→ **課題の指示**
読解文について、次の問いに答えよ。
1. 対象となったのは、何年度から何年度までの最終学年の学生か。
2. 平成25年度と平成26年度には、模擬試験調査をそれぞれ何回実施したか。
3. M以上の学生には、何点以上が目標として示されたか。

→ **読解文**
▽

第51回日本理学療法学術大会

講演情報

一般演題ポスター

日本理学療法教育学会 一般演題ポスター
教育P01

2016年5月27日(金) 15:20 〜 16:20 第11会場 (産業振興センター 2階 セミナールームA)

[P-ED-01-2] 国家試験対策における統計学的目標管理について

大寺健一郎 (宮崎リハビリテーション学院)

キーワード:国家試験対策, 統計的数値指標, 学習管理指導

【はじめに,目的】

当学院では,国家試験対策における過去の実績から,模擬試験の時系列の結果を基にした目標設定に注目し,具体的な統計学的数値目標の提示と,具体的な学習管理指導を実施してきた。

この指導方法が学生全体の士気を高め,また学生自身の学力把握と,詳細な学習対策の立案に寄与するものであるという仮説を基に実際の経緯を検証し,一定の知見を得たのでここに報告する。

【方法】

対象は当学院の平成23年度から26年度までの最終学年の学生とした。

まず模擬試験調査として,平成23・24年度の模擬試験の学校平均(M)と学校標準偏差(S)それぞれを回帰分析し,その回帰係数の関連を分析した。

次に平成25・26年度では,模擬試験調査の回数を増やし,学生にMとSおよび次回模擬試験の具体的なミニマムの統計学的数値目標を示した。目標はMを基準にし,MからSを引いた点数をボーダーライン(BL)として,BL以下の学生はBL以上を,平均点以下からBL以上の学生はMを,M以上の学生は168点以上を目標とした。また自分の成績に足りなかった点数分を,点数が取れなかった教科で底上げし,次回の試験の点数を目標に近づける学習方法を指導した。

以上の学習管理指導の結果を確認するために,国家試験の自己採点のMとSおよび合格率がどのように変化したかを検証し,今後の対策を検討した。

【結果】

①平成23年度と②24年度は5回の模擬試験調査を実施した。Mの回帰係数(決定係数)は①10.54(0.43)②11.37(0.78),Sは①0.85(0.35)②0.52(0.28)であった。③平成25年度は9回,④平成26年度は10回の模擬試験調査を実施し,Mの回帰係数(決定係数)は③6.38(0.74)④5.80(0.79),Sは③-0.41(0.26)④-0.71(0.52)であった。

国家試験の自己採点によるM(S)の結果は,①189.8(19.5)②188.7(24.4)③196.2(16.7)④190.7(18.3)で,国家試験合格率は①86.4%②82.4%③96.7④93.0%であった。

【結論】

①②については,MとS共に回帰係数は正になっていた。これは,学生個人間の成績にバラツキがあるためで,目標設定が各自に任されていたことが推察された。

そこで②③では,Mを高く,Sを小さくするように,具体的な統計学的数値目標を設定し学生に提示した。これにより学校全体の成績が上昇していくイメージを共有でき,学生は弱点である教科の学習を進めていくことで,全体の目標値を目指す意識が働いたと考えられる。その結果③④の回帰係数は,Mが正のまま,Sが負に転換したと考えられる。最終的に国家試験の自己採点のMおよび合格率は①②に比較して③④は向上し,Sは小さくなった。

今後はこの学習管理指導の方法をより具体化し,学生全体の国家試験対策に対する士気を高めるとともに,学生個人の管理に拡張し,合格率の向上に寄与したいと考えている。

△

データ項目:
▽

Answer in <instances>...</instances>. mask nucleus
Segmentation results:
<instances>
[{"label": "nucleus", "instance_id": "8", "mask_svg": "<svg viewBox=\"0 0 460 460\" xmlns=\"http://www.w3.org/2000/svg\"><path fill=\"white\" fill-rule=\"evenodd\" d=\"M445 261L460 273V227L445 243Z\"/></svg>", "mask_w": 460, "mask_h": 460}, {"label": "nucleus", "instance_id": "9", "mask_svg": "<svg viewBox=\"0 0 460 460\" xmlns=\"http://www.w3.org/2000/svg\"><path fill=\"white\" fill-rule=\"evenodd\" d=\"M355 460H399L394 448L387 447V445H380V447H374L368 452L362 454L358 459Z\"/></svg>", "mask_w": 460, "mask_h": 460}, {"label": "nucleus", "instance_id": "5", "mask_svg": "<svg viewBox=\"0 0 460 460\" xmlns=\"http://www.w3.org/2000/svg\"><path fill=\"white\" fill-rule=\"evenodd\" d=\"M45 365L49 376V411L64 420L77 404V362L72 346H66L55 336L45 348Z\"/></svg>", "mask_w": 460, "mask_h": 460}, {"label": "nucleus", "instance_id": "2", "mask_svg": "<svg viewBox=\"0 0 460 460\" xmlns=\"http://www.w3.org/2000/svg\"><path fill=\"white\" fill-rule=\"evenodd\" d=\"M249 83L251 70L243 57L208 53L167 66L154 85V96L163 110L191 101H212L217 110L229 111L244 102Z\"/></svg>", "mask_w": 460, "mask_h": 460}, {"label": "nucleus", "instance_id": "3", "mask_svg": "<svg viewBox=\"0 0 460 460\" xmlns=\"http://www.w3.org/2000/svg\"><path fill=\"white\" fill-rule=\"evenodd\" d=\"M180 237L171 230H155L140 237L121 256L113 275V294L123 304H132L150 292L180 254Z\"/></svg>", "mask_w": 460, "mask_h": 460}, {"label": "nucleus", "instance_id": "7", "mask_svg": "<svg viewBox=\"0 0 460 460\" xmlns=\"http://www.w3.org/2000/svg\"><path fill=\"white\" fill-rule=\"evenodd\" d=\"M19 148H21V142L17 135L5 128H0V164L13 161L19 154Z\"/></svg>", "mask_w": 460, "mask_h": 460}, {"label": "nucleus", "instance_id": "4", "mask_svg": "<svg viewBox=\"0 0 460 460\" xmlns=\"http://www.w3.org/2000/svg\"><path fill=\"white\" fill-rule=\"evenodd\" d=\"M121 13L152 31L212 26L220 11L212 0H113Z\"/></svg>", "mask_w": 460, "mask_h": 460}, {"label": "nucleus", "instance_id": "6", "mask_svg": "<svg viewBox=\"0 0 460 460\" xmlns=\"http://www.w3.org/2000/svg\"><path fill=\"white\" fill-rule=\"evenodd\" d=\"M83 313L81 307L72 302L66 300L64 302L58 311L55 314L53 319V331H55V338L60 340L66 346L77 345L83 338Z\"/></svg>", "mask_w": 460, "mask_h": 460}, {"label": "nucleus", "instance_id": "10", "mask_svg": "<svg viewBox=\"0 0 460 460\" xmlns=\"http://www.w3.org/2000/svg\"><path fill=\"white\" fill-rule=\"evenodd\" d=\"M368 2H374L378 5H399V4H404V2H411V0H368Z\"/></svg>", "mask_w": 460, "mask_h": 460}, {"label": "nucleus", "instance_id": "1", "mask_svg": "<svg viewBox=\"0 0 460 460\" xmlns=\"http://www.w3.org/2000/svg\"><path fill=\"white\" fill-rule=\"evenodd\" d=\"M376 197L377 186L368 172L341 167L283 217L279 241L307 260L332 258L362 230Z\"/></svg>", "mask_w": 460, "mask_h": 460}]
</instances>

△

→ **課題の解答**
1. 平成23年度から26年度までの最終学年の学生である。
2. 平成25年度は9回、平成26年度は10回実施した。
3. 168点以上が目標として示された。